◆ Exercise instructions:
**1)** Retype the passage from the piece on climbing a grade harder below, starting at "In my opinion" and ending at "fitness for climbing.".
**2)** For each statement, say whether the piece on climbing a grade harder below agrees with it. Answer yes or no, and quote the deciding words of the piece. (a) The writer was loaned a copy of The Rock Warrior's Way during a trip to Kalymnos, Greece. (b) The Rock Warrior's Way was published in 2005. (c) The Rock Warrior's Way deals mainly with finger pull-ups.

═════ Passage given ═════

3 Things That Will Make You Climb a Grade Harder This Year
A few years ago, while on a trip to the climbing paradise of Kalymnos, Greece, I was loaned a copy of Arno Ilgner’s The Rock Warrior’s Way. It immediately made an impression because, unlike other training manuals I had read with their “do finger pull-ups until you weep” advice, Arno’s book dealt with the mental aspect of climbing.
In my opinion The Rock Warrior’s Way (Desiderata Institute, 2003) is a must read for any rock climber, if for no other reason than the practical tips it provides. Granted the start of the book can get a bit “new-agey” with its talk of “becoming conscious” and “manifested energy” but after Chapter 2 there’s a wealth of knowledge that will help improve your mental fitness for climbing.

═════ Listed entries ═════

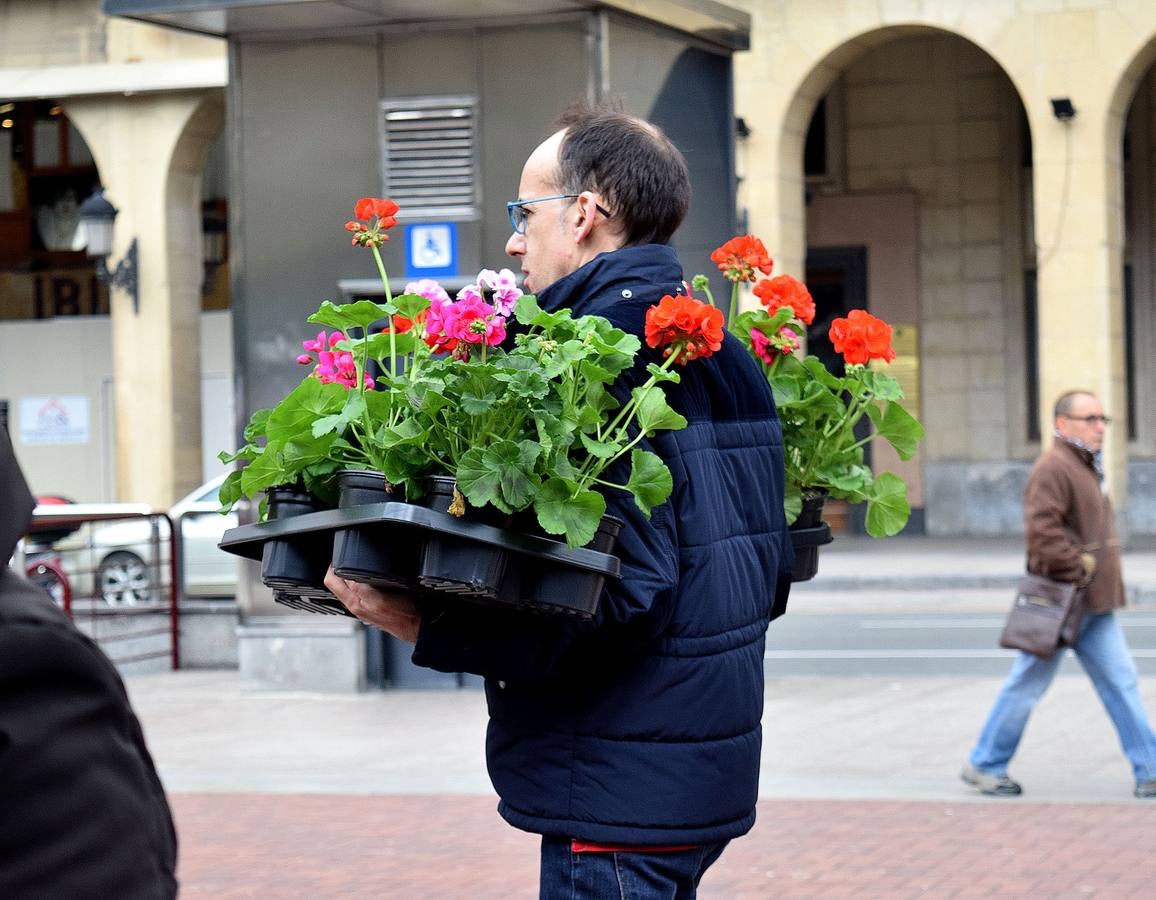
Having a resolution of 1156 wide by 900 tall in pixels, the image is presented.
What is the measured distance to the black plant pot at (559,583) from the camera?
2771 mm

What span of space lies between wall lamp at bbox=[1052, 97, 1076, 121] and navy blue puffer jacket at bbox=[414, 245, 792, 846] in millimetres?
19318

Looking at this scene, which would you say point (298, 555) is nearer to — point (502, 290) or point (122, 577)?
point (502, 290)

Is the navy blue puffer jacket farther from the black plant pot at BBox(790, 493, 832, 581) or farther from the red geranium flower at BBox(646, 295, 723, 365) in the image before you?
the black plant pot at BBox(790, 493, 832, 581)

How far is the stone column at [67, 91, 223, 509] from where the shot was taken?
23781 millimetres

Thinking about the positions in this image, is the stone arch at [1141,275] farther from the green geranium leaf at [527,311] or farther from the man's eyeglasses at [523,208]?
the green geranium leaf at [527,311]

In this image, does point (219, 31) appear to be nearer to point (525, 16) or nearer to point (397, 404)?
point (525, 16)

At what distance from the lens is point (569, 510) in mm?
2791

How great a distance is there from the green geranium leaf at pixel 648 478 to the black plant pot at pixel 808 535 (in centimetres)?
91

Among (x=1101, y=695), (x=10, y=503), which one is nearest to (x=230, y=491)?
(x=10, y=503)

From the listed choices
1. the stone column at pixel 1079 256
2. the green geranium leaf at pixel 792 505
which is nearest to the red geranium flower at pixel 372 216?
the green geranium leaf at pixel 792 505

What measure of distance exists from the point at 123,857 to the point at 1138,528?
81.9 ft

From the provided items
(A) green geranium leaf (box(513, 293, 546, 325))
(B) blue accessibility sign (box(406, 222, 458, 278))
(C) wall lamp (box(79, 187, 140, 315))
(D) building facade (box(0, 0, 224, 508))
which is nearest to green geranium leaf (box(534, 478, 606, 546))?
(A) green geranium leaf (box(513, 293, 546, 325))

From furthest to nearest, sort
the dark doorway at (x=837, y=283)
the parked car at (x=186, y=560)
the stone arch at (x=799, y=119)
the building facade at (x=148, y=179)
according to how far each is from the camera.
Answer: the dark doorway at (x=837, y=283) → the building facade at (x=148, y=179) → the stone arch at (x=799, y=119) → the parked car at (x=186, y=560)

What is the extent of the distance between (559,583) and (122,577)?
16291mm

═════

◆ Results by task:
**1)**
In my opinion The Rock Warrior’s Way (Desiderata Institute, 2003) is a must read for any rock climber, if for no other reason than the practical tips it provides. Granted the start of the book can get a bit “new-agey” with its talk of “becoming conscious” and “manifested energy” but after Chapter 2 there’s a wealth of knowledge that will help improve your mental fitness for climbing.

**2)**
(a) Yes: "while on a trip to the climbing paradise of Kalymnos, Greece, I was loaned a copy of Arno Ilgner’s The Rock Warrior’s Way"
(b) No: "(Desiderata Institute, 2003)"
(c) No: "Arno’s book dealt with the mental aspect of climbing"